### Reading text
In 1978, 22% of the incarcerated Black fathers were high school drop out while only 10.2% of Black fathers who graduated high school were incarcerated. That’s almost a 200% difference. For Black children born in the 1990’s the figures are even more alarming, 50.5% of the fathers who had dropped out of high school were incarcerated as opposed to 20.4% of the fathers who had graduated from high school. For white children the percentage spread is much the same. In 1978, 4.1% of the fathers who had dropped out of high school were incarcerated as opposed to only 2.0% of the fathers who had graduated high school. In the 1990s, the figures were 7.2% and 4.8% respectively.

Incarceration in the United States has tripled over the pass thirty years because of stiffer sentencing rules and not necessarily because there are more crimes being committed. According to the Federal Bureau of Investigation and the DOJ (Department of Justice) statistics, there are, at any given time, over 1.5 million children in America with at least one parent serving a prison sentence. According to Christopher Wildeman, a sociologist at the University of Michigan, “Parental imprisonment has emerged as a novel, and distinctly American, childhood risk that is concentrated among black children and children of low-education parents."

### Work to be completed
Copy the passage about parental incarceration word for word, from start to finish. Rely only on the passage about parental incarceration.

### Dataset content
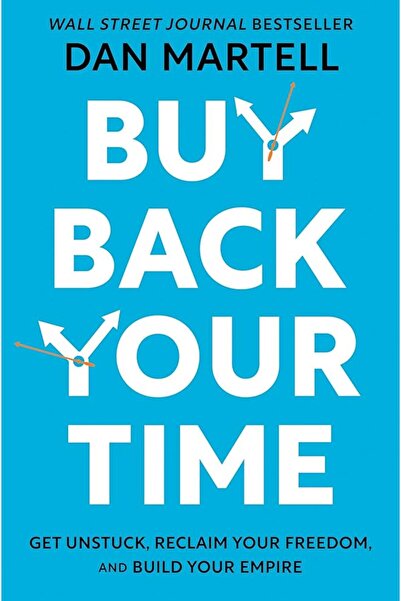 Generic Buy Back Your Time: Get Unstuck, Reclaim Your Freedom, and Build Your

### Task answer
In 1978, 22% of the incarcerated Black fathers were high school drop out while only 10.2% of Black fathers who graduated high school were incarcerated. That’s almost a 200% difference. For Black children born in the 1990’s the figures are even more alarming, 50.5% of the fathers who had dropped out of high school were incarcerated as opposed to 20.4% of the fathers who had graduated from high school. For white children the percentage spread is much the same. In 1978, 4.1% of the fathers who had dropped out of high school were incarcerated as opposed to only 2.0% of the fathers who had graduated high school. In the 1990s, the figures were 7.2% and 4.8% respectively.

Incarceration in the United States has tripled over the pass thirty years because of stiffer sentencing rules and not necessarily because there are more crimes being committed. According to the Federal Bureau of Investigation and the DOJ (Department of Justice) statistics, there are, at any given time, over 1.5 million children in America with at least one parent serving a prison sentence. According to Christopher Wildeman, a sociologist at the University of Michigan, “Parental imprisonment has emerged as a novel, and distinctly American, childhood risk that is concentrated among black children and children of low-education parents."